Por Marta Lago
CIDADE DO VATICANO, sexta-feira, 18 de janeiro de 2008 (ZENIT.org).- O caminho para a unidade só é possível com a guia do Espírito Santo, isto é, com a oração, reconhece o Papa neste primeiro dia da Semana de Oração pela Unidade dos Cristãos.
Coincide com a tradicional audiência que concede à delegação ecumênica da Finlândia pela festividade do padroeiro do país, Santo Henrique. O grupo está encabeçado pelo bispo evangélico luterano finlandês Kari Makinen – da arquidiocese de Turku – e pelo bispo católico de Helsinki, Józef Wróbel.
A Semana de Oração tem sua origem na véspera da Paixão do Senhor – apontou o Papa em seu discurso –, quando Ele orou por seus discípulos: «Que sejam um, como tu, Pai, em mim, e eu em ti; que também eles sejam um em nós, para que o mundo creia que tu me enviaste» (Jo 17, 21).
Por isso, «a unidade cristã é um dom do alto», afirmou.
Jesus prometeu que toda oração que se elevasse a Deus Pai em seu nome seria escutada; daí que Bento XVI apontasse nela «a porta real do ecumenismo».
«Tal oração nos leva a contemplar o Reino de Deus e a unidade da Igreja de uma forma nova – afirmou; reforça nossos laços de comunhão; capacita-nos para enfrentar com valor as lembranças dolorosas, as provas e a fraqueza humana que formam grande parte de nossas divisões.»
«Orai sem cessar» (I Ts 5, 17) é o lema desta Semana de Oração pela Unidade dos Cristãos, que chega a seus cem anos: e também uma recordação permanente de que «a vida autêntica em comunhão é possível somente quando os acordos doutrinais e as declarações formais estão permanentemente guiados pela luz do Espírito Santo», observou o Papa.

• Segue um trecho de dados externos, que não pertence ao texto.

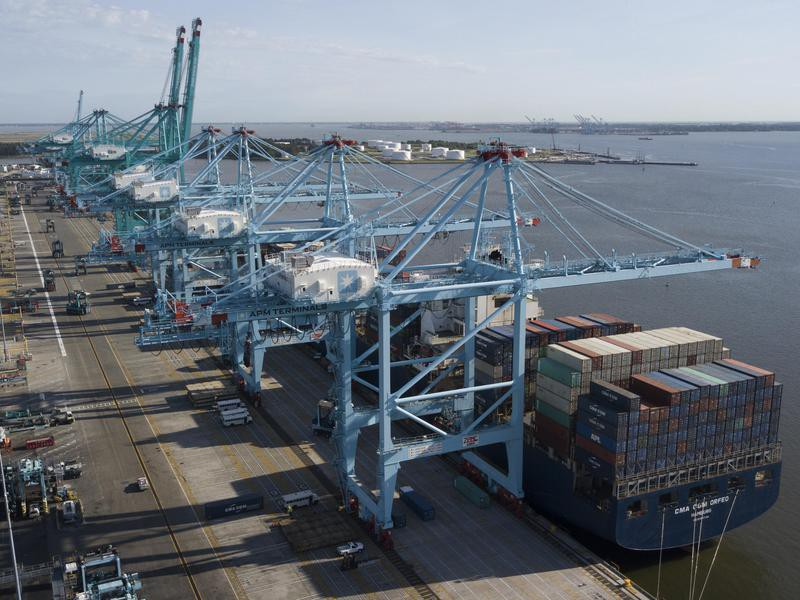 Container ship at the Virginia International Gateway terminal in Norfolk
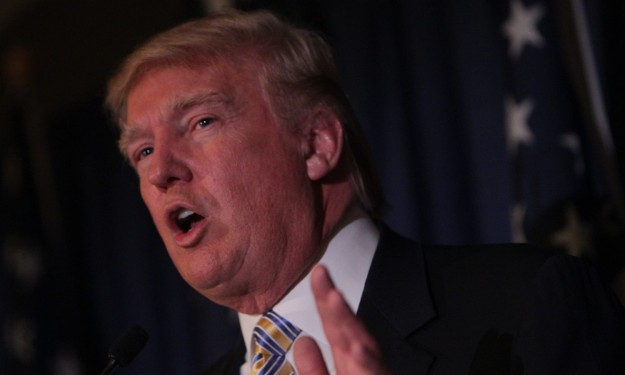 Donald Trump insists he's not fooling around, Bills interest is real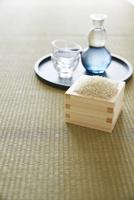 お盆とマスと米と酒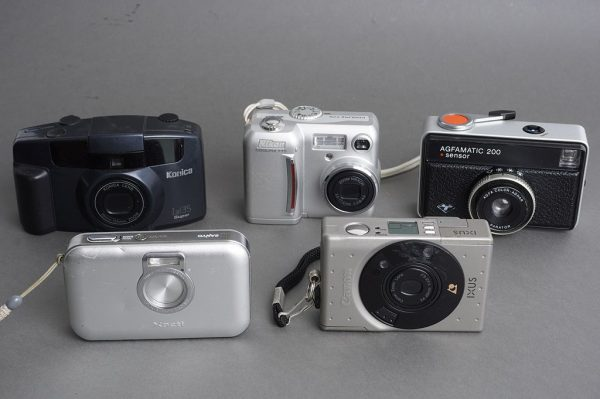 Lot of 5x compact cameras, as per pictures, two digital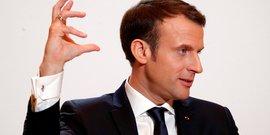 Macron au senegal pour defendre ses priorites, climat et education
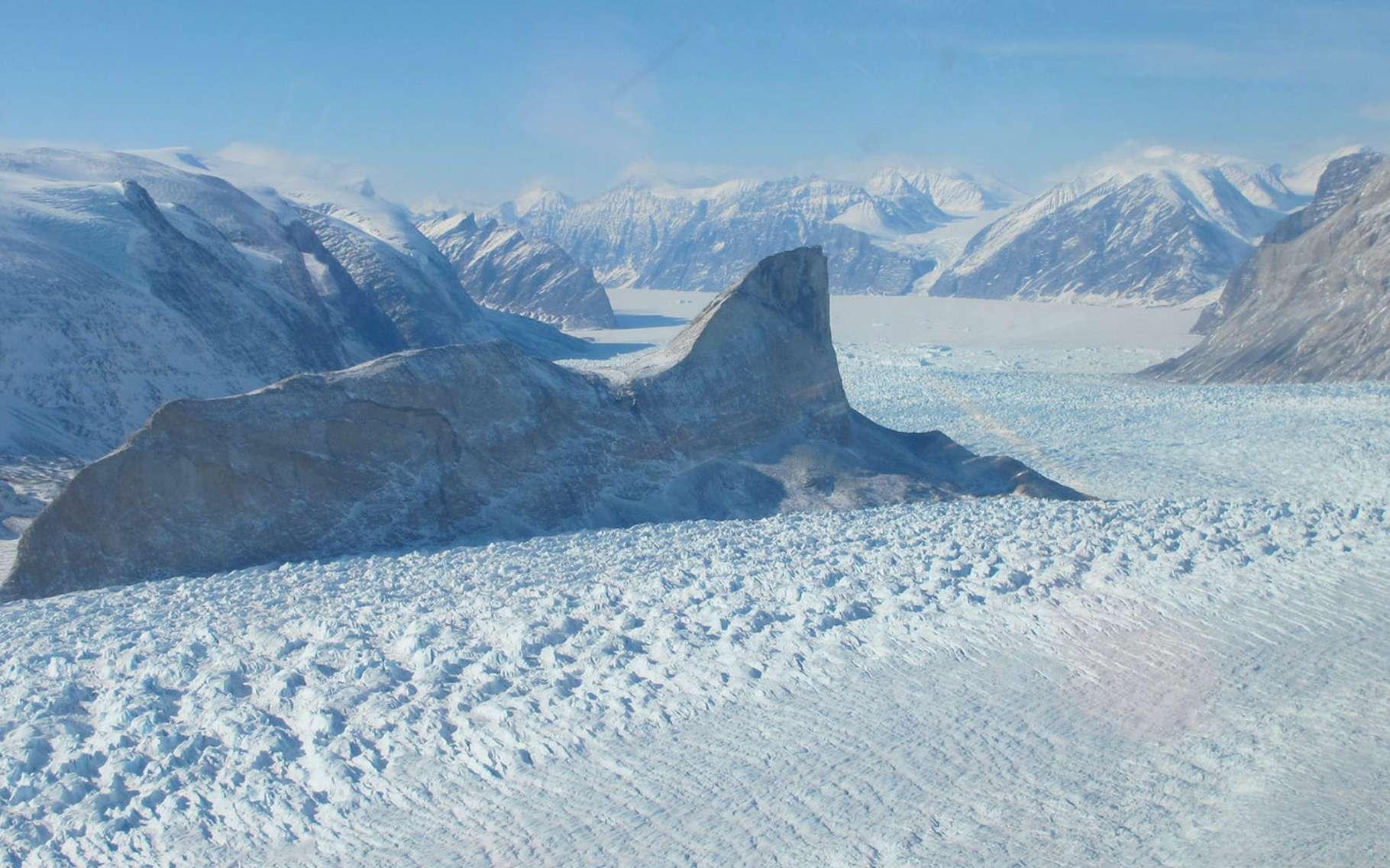 Selon les travaux des chercheurs de la Nasa (États-Unis), entre 2003 et 2019, le glacier Kangerdulgssuaq — le plus grand glacier de la côte est du Groenland — a perdu entre 4 et 6 mètres par an. © Jim Yungel, Nasa
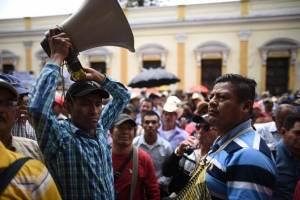 militares retirados exigen resarcimiento frente al Congreso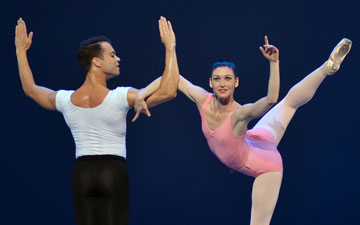 Kathleen Breen Combes and Paulo Arrais in Symphony in Three Movements.© Dave Morgan. (Click image for larger version)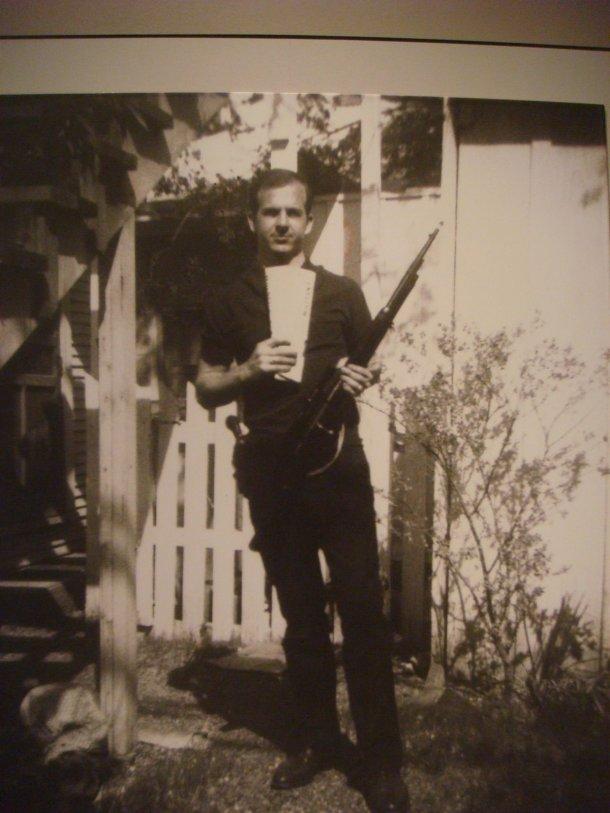lee-harvey-oswald-with-rifle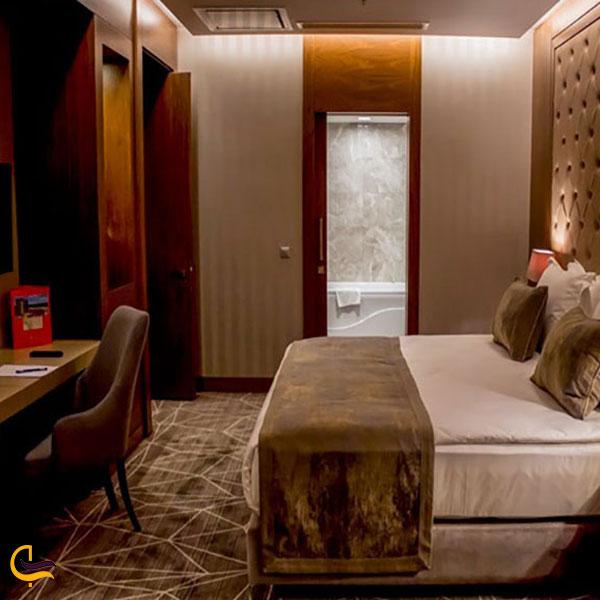 عکس هتل لاله پارک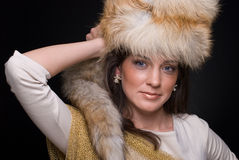 Chiuda sul ritratto di giovane donna di modo in pelliccia Immagini Stock Libere da Diritti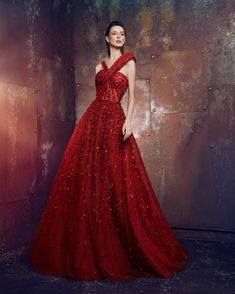 Elie Saab, Marchesa, Red Fashion, Fashion Outfits, Western Gown, Vogue, Haute Couture Dresses, Queen Dress, Fantasy Dress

E alentou nesse ponto o diálogo teológico luterano-católico, em andamento sobre questões centrais da fé cristã, tais como a doutrina da justificação na vida da Igreja (sobre a qual luteranos e católicos assinaram em 1999 uma histórica declaração conjunta). O Papa exorta à delegação finlandesa que tal diálogo se traduza em resultados «que expressem e construam nossa unidade em Cristo e fortaleçam mais as relações entre cristãos».
A Palavra de Deus, especialmente no seio da Igreja e em sua liturgia, «é igualmente importante para nosso caminho ecumênico», prosseguiu Bento XVI ante a delegação ecumênica finlandesa.
Recordava assim o 450º aniversário da morte de Mikael Agrícola, «cuja tradução da Bíblia teve um impacto imenso na literatura e na cultura finlandesa».
No ano passado, a homenagem em terras finlandesas àquele teólogo destacou «a importância da Escritura para a Igreja, para cada cristão e para a sociedade em seu conjunto», elogiou o Papa, e citou São Jerônimo: «Ignorar as Escrituras é ignorar Cristo».
Em sua saudação a Bento XVI, o bispo Makinen aludiu à chegada de Agrícola como um vínculo natural da Igreja Evangélica Luterana da Finlândia com o pontífice.
O teólogo olhava na mesma direção que o Papa, pois, com sua tradução da Bíblia, «desejava que os fiéis se orientassem com a Palavra de Deus individual e comunitariamente», apontou o bispo luterano.
«A Palavra de Deus nos é dada para construir a unidade»; «é una» e «é universal» – afirmou. «O diálogo autêntico com a Palavra de Deus, portanto, tem o poder de criar unidade.»
Antes de despedir-se da delegação ecumênica finlandesa, Bento XVI animou o trabalho que «luteranos e católicos podem realizar juntos no serviço ao Evangelho», em um contexto dos novos desafios da Europa atual.